Pokémon Go, the augmented reality app that allows players to catch virtual critters called Pokémon in real life, is undoubtedly the juggernaut of mobile games in 2016. But when Daiana Beitler, Microsoft Philanthropies Lead, opened DigiGirlz Singapore 2016 by telling a room full of 13 to 16 year old girls that they can also be creators—not just consumers—of technology, this set an uplifting tone for the rest of the event.
This message is significant to many women who are considering careers in science and technology, for the age-old fact that there are not enough women in these fields still persists today. Despite how women make up half of university students in Singapore, only 27 percent of female graduates went on to work in these industries—a detail Jessica Tan, Managing Director of Microsoft Singapore, was quick to point out.
But thankfully, she added, this situation is changing. Today, a fifth of all tech start-up founders are women. And while men still outnumber women in the industry, technology companies are now hiring women over two times faster than men.
To narrow the gender gap even further, Microsoft organized DigiGirlz on September 16 in an effort to introduce more young women to computer science, and help break down any barriers they may face while pursuing studies in Science, Technology, Engineering and Math (STEM). A part of the Microsoft YouthSpark initiative, DigiGirlz was attended by 95 local and international school students, along with their teachers and parents—providing them the ideal platform to find out more and air their thoughts on the topic of women in technology.
During her keynote speech, Jessica stressed that the gender gap is not due to the lack of interest from women, but the prevalent misconception that technology is only for men and those who know how to code.
To drive home this point, the girls were offered hands-on coding experience through the Minecraft Hour of Code tutorial, a set of 14 puzzles based on the popular video game Minecraft. With some assistance from Microsoft Student Partner Sherry Wong, they picked up coding basics. Some even created their first lines of code!
Moreover, the participants were also introduced to Microsoft Imagine, Microsoft Azure and WordPress on Azure: cloud-based developer tools that can help them create online content. They were then told to apply their new-found skills in a WordPress contest, which involved developing a blog article that answers the simple question: Given a chance, how would you use technology to change the way you experience your everyday life?

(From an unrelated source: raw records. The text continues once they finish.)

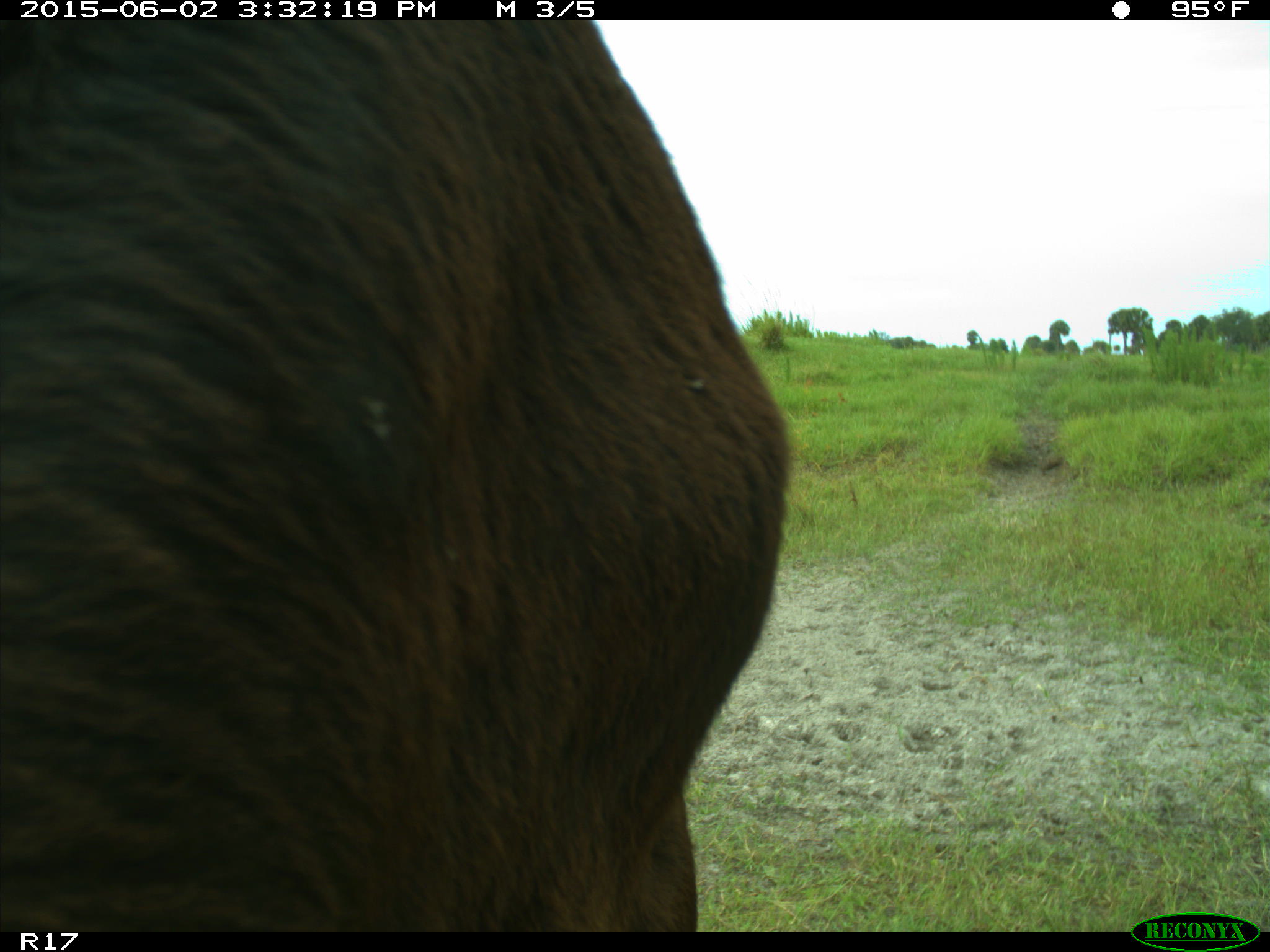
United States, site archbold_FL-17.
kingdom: Animalia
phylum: Chordata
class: Mammalia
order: Artiodactyla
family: Bovidae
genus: Bos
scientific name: Bos taurus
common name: domestic cow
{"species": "Bos taurus (domestic cow)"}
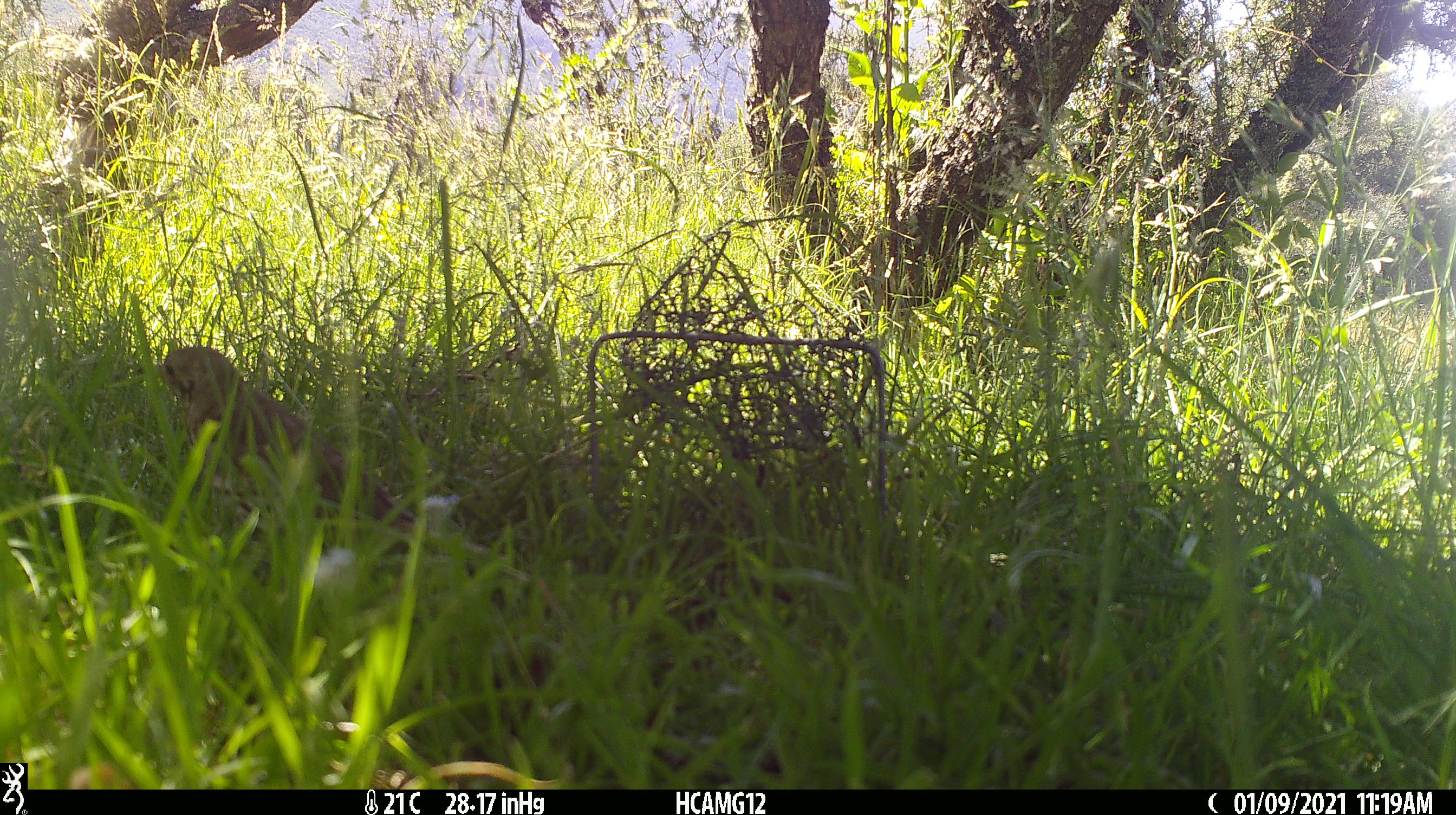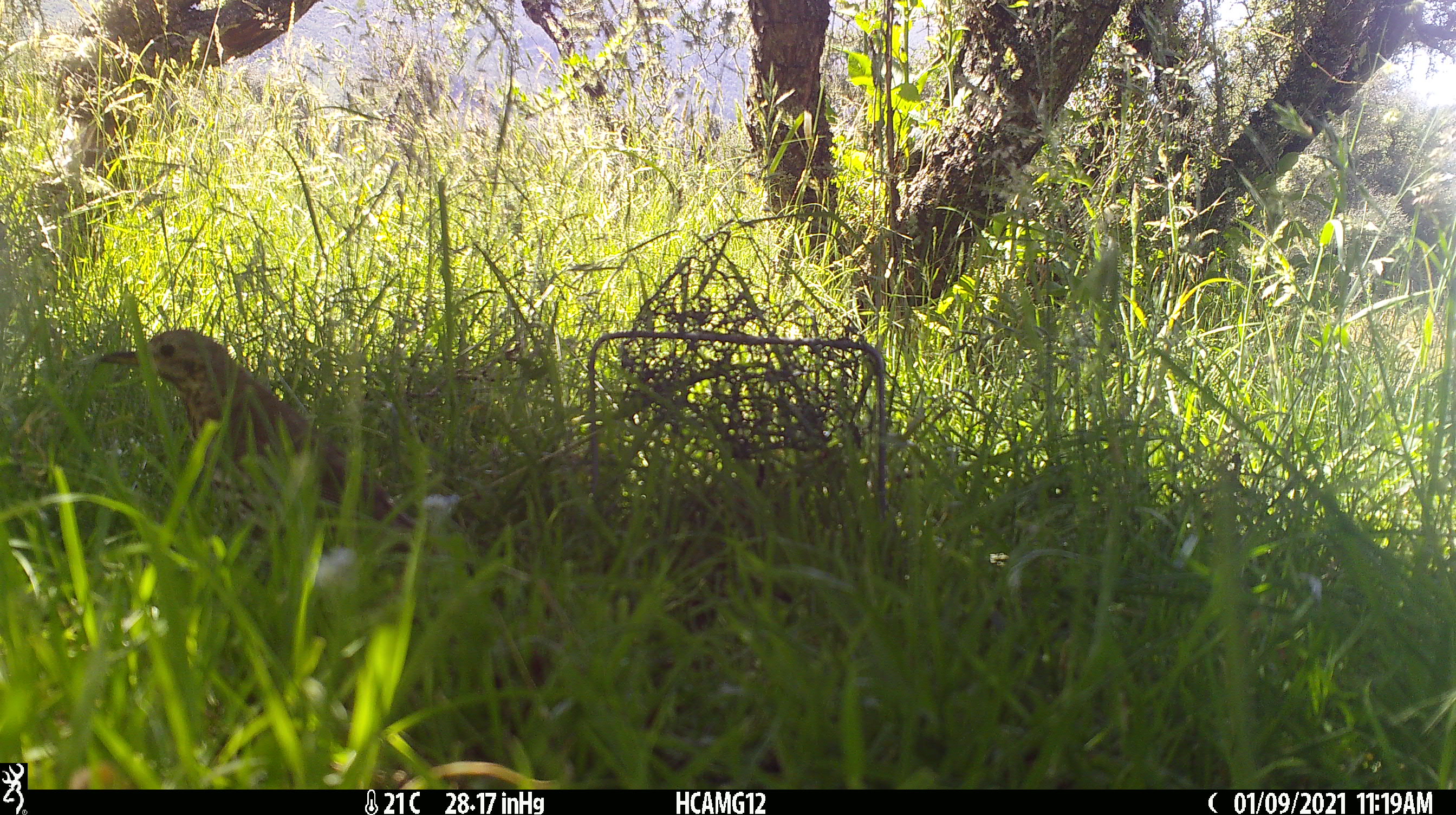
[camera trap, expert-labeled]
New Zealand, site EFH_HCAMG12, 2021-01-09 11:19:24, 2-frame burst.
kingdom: Animalia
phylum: Chordata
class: Aves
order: Passeriformes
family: Turdidae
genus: Turdus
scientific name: Turdus philomelos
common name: song thrush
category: thrush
Thrush (song thrush) (Turdus philomelos).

But what better way to gain insights into the industry than to interact with the leaders themselves? The participants had the opportunity to chat with five technology professionals from Microsoft as well as Merck, a pharmaceutical company, over a panel discussion.

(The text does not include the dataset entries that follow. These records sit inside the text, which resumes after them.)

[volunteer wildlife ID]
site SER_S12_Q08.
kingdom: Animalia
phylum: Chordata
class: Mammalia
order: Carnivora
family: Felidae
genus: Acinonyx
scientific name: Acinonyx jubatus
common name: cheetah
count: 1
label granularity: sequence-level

Themed “Imagine Your Future”, the panelists offered an insider’s look into the tech industry, from sharing their personal experiences to providing tips on how computer science can help them pursue their dream career. This was followed by a Question and Answer session, where the students posed their burning questions to the speakers.
In one instance, a girl asked if the speakers had made any career mistakes, and what they would have done differently if given a second chance. To this, Sindhura Sunkara, the Regional Launch Manager of Microsoft Asia Pacific Operations, had this nugget of wisdom to share, “In life, it’s always okay to make mistakes. In fact, mistakes not only make you stronger, but also help you become a much better person.”

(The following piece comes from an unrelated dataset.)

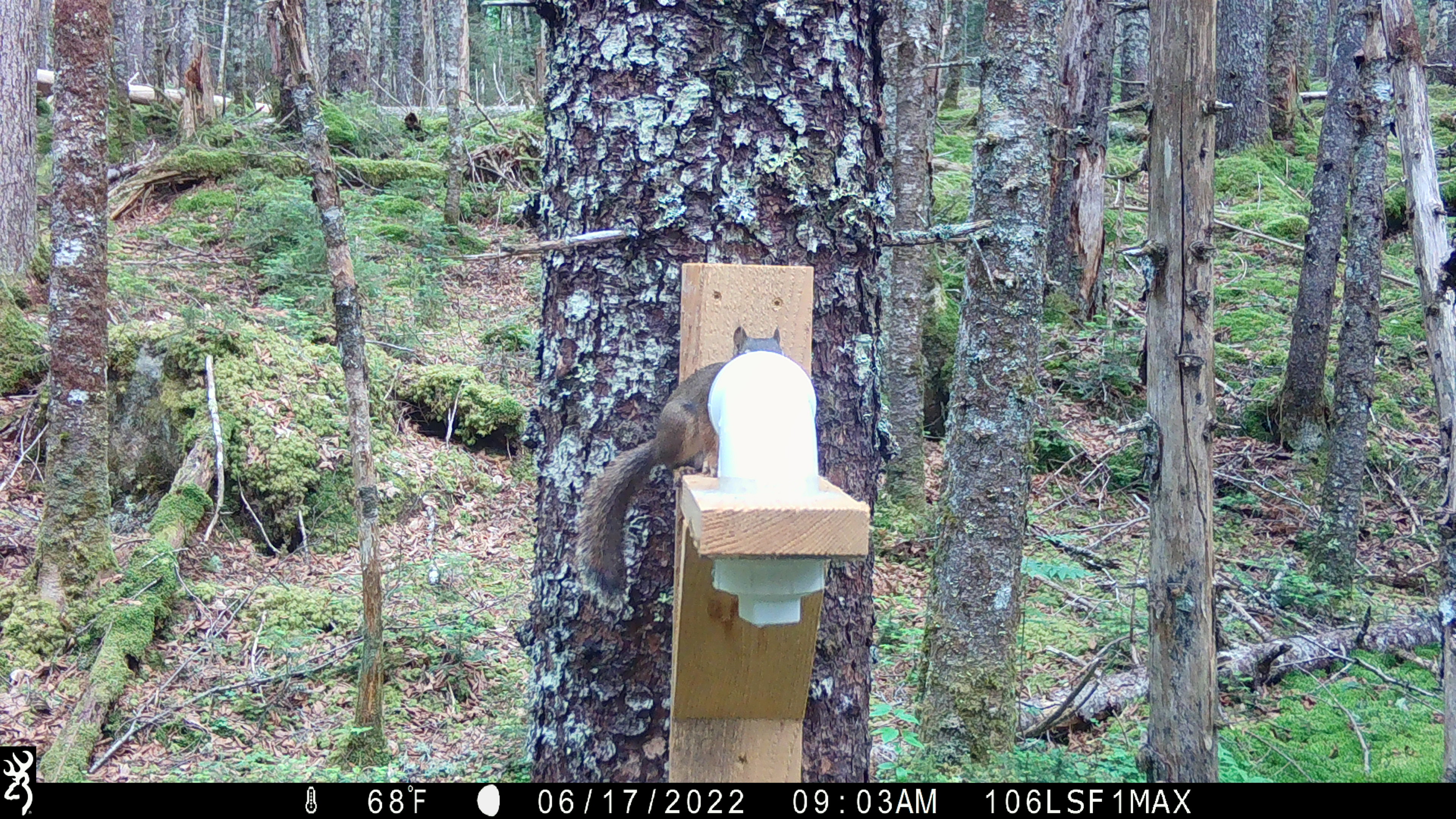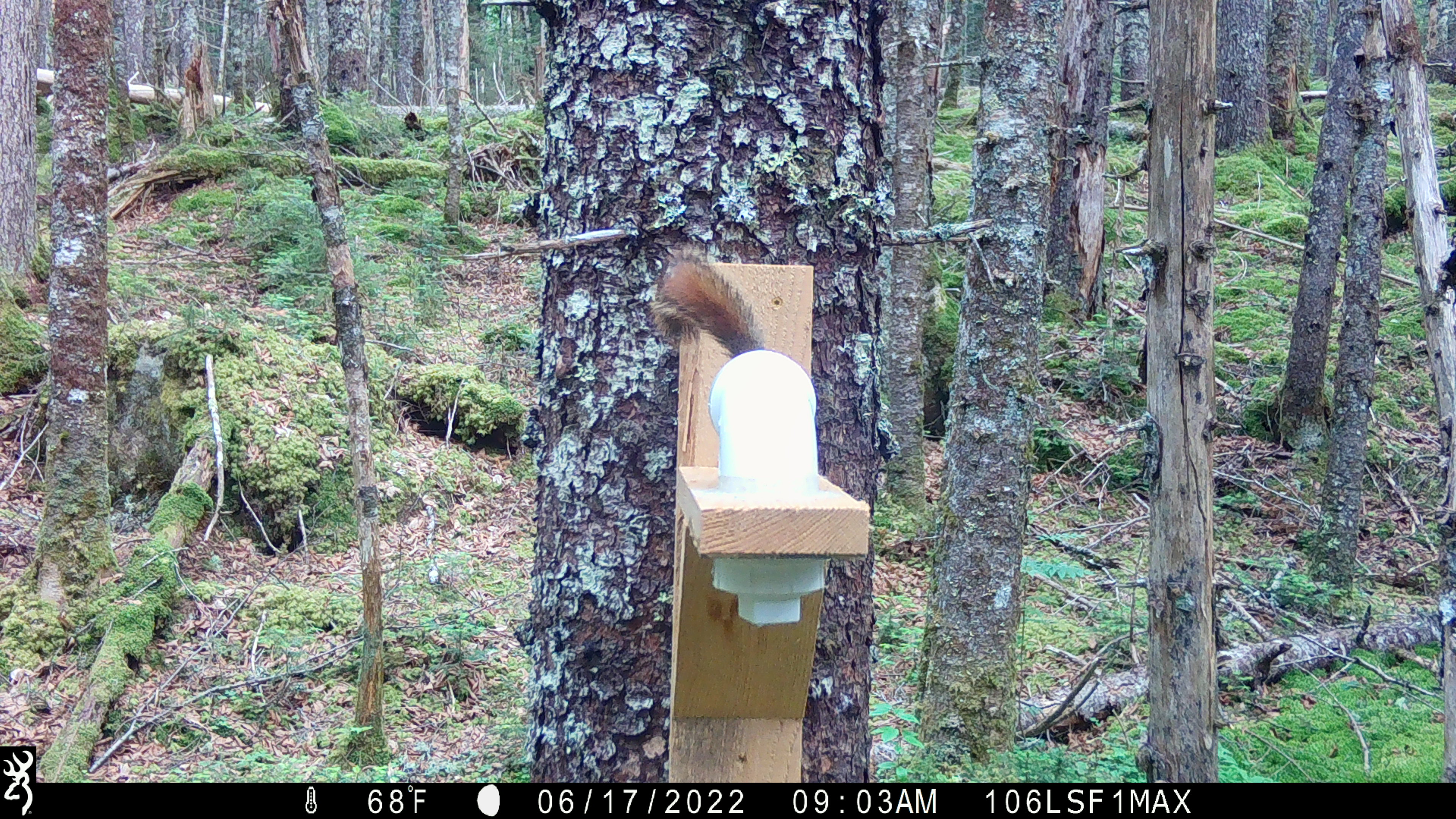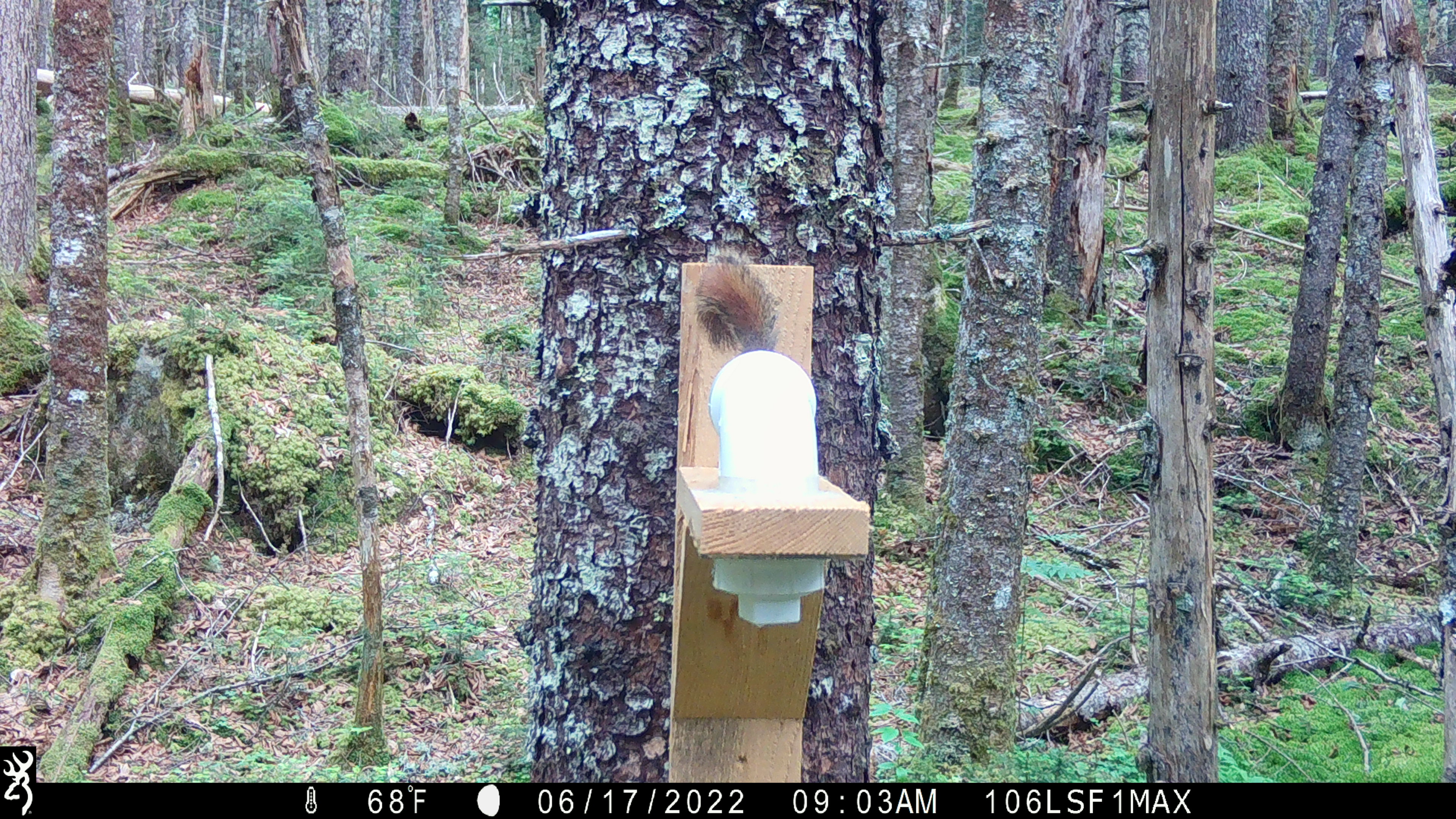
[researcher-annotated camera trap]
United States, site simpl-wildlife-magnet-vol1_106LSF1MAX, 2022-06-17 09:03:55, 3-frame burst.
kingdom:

However, it was not all work and no play at the DigiGirlz event; the program concluded with a dance-off at the Kinect booth!
“The event was amazing and I truly enjoyed taking part in the hands-on activities and interacting with the technology professionals!” said a participant with a smile. “I really look forward to the next DigiGirlz event.”
The success of this event proves the point: that women are as invested to explore the world of tech when given the opportunity. We hope DigiGirlz sets the pace for the many movements that will narrow the gender gap in STEM, and spur the brightest minds—be it men or women—to innovate and change the world.